Paper Number: 107319

107319 - Methodology Development to Assess Local Deposition of Corrosion Products on Heated Surfaces of Steam Generating Heat Exchangers 

Heat exchangers such as steam generators, boilers, evaporators are part of many industrial processes in nuclear, chemical and petrochemical plants. The heat transfer surfaces in those components are subject to deposition of corrosion products with severe consequences in maintenance, downtime and failure. The complex relationship between the water chemistry, fluid-  and thermodynamics and transport of particulate solids from the bulk to the metal surfaces acts as a barrier in understanding the root-cause of the failure or the low-performance of the heat exchangers. Besides, the accessibility to deposition measured data on the surfaces is usually very limited, if possible at all.
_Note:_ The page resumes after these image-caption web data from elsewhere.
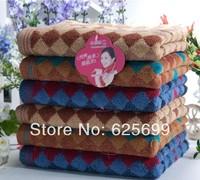 Free Shopping 100% cotton printed cotton plaid ribbons male gentleman towel 78*34CM 3pcs/lot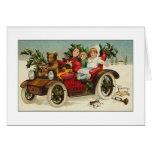 CHRISTMAS (566) GREETING CARDS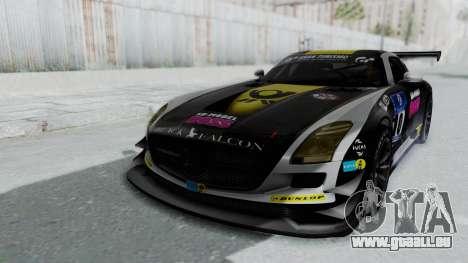 Mercedes-Benz SLS AMG GT3 PJ6 pour GTA San Andreas moteur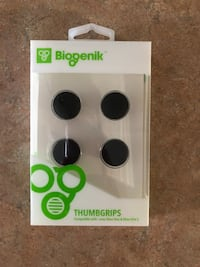 Brand New Xbox One Controller Thumbgrips  Gatineau, J9A 3T1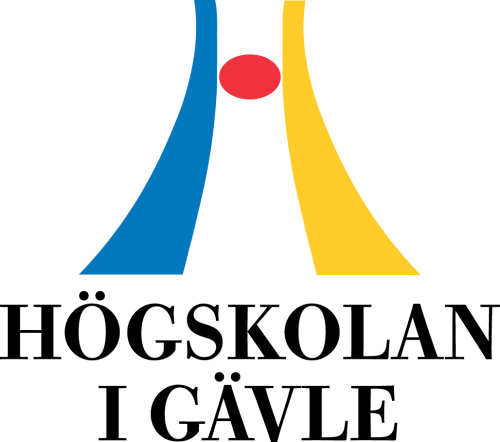 Go to University of Gävle's Newsroom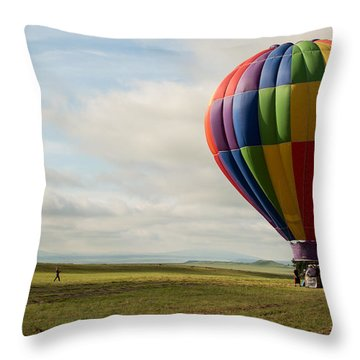 Raton Balloon Festival Throw Pillow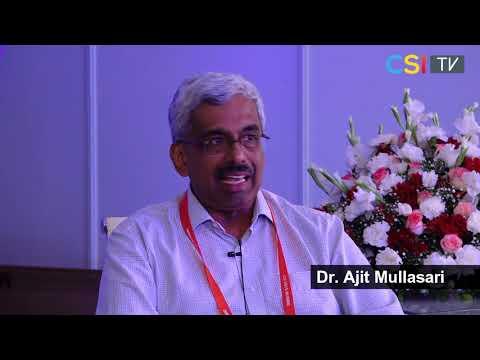 CSI 2018 Mumbai - Dr. Dhiman Kahali & Dr. Ajit Mullasari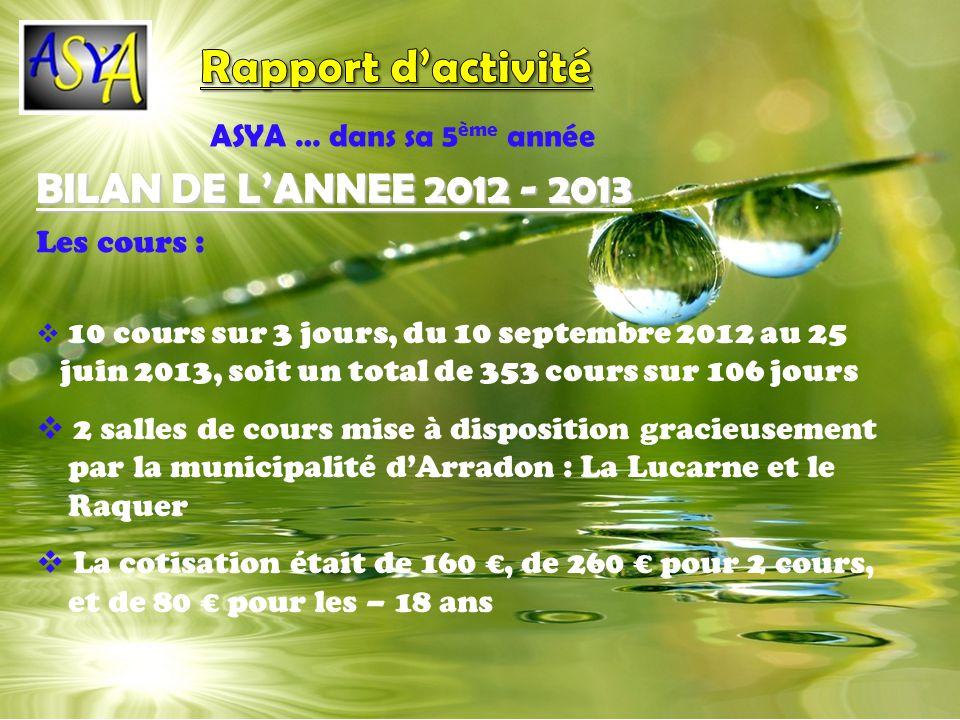 Rapport d'activité BILAN DE L'ANNEE 2012 - 2013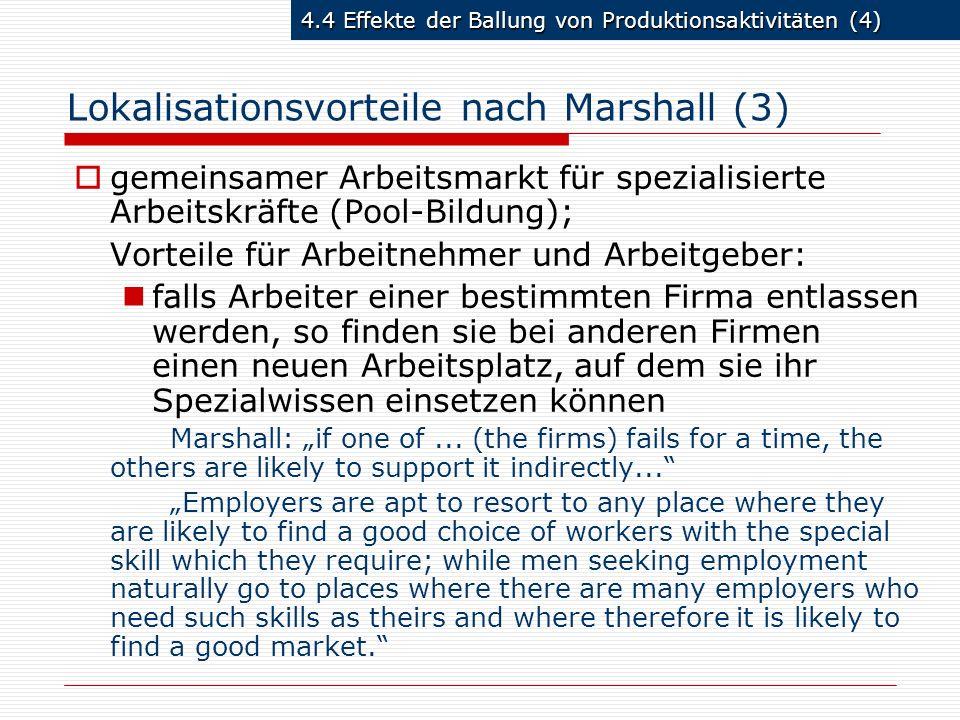 Lokalisationsvorteile nach Marshall (3)
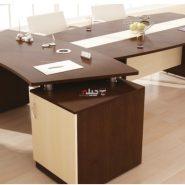 میز مدیریت پویا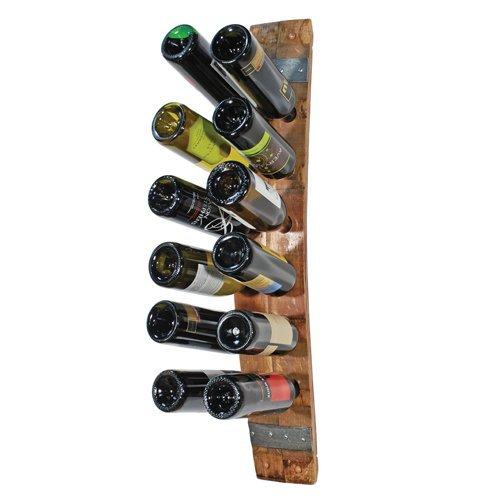 True Fabrications Oak 12 Bottle Wine Barrel Stave Wall Mounted Wine Rack Review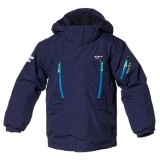 Isbjörn Helicopter Winter/Ski Jacket barnjacka, Helicopter Winter/Ski Jacket barnjacka, Navy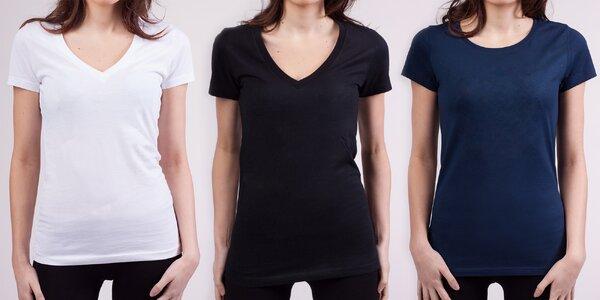 Doplňte si šatník: dámská trička bez potisku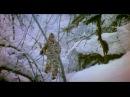 АКВАРИУМ Я уезжаю в деревню - Фильм Легенда о княгине Ольге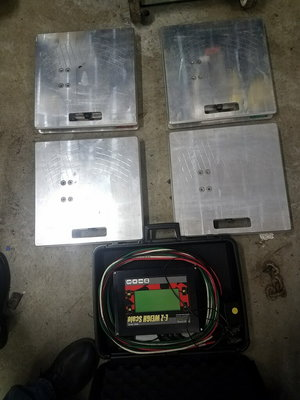 Selling ALL Racing Equipment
These limitations are the motivation to develop a state-of-the art methodology to model and calculate the local deposition loading on the surfaces of steam generating heat exchangers. The assessment approach goes along with the increasing process digitalization as it consists of mechanistic and physics-based models to reproduce the deposition phenomenon in the complex three-dimensional turbulent, two-phase and particle-laden flow at any operation condition with an extended Computational Fluid Dynamics (CFD) code.
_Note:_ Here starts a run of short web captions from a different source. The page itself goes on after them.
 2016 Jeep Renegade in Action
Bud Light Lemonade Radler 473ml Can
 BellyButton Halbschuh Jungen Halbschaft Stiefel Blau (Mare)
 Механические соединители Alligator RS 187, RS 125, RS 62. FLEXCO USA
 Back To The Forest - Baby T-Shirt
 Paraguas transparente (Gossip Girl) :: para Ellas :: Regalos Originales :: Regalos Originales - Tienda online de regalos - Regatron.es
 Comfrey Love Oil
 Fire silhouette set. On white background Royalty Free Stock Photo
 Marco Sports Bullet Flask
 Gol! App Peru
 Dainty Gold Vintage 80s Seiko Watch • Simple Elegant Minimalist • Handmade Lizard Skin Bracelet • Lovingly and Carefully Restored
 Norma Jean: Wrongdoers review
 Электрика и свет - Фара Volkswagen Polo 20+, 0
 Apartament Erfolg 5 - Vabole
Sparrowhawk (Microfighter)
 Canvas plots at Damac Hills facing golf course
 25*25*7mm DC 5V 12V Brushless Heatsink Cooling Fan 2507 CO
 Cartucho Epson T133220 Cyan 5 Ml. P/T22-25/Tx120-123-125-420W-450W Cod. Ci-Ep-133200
 Recent results of the applicability of the methodology on nuclear steam generators and non-nuclear industrial boiler will be discussed and how the calculated deposition distribution can provide enhanced information about the key influencing parameters, potential design changes, best locations for data monitoring as well as strategies for scheduling plant shutdowns to clean up the deposits.

Presenting Author: Luciana Rudolph Framatome GmbH

Presenting Author Biography: Graduated in Chemical Engineering at the Federal University of Bahia (Brazil) in 1994 and then at the University of Dortmund in 1999 (thesis “modeling and simulation of heat transfer in solar reactors with computational fluid dynamics (CFD)”). Research specialist at Dow Chemical Company in the field of exp. & computational fluid dynamics from 2000 to 2009. Performed my doctorate at the University of Berlin during my professional career at Dow (thesis “experimental and numerical characterization of mixing of highly viscous fluids in co-axial mixers”). In 2010 I joined Framatome and currently I am Framatome Expert in Fluid Mechanics. Resposible for performance optimization of components and safety processes, for support licensing, for safety analysis of fluid loads on piping systems and for development of new methodologies in CFD.

Authors:

Luciana Rudolph Framatome GmbH
Thomas Fuchs Framatome GmbH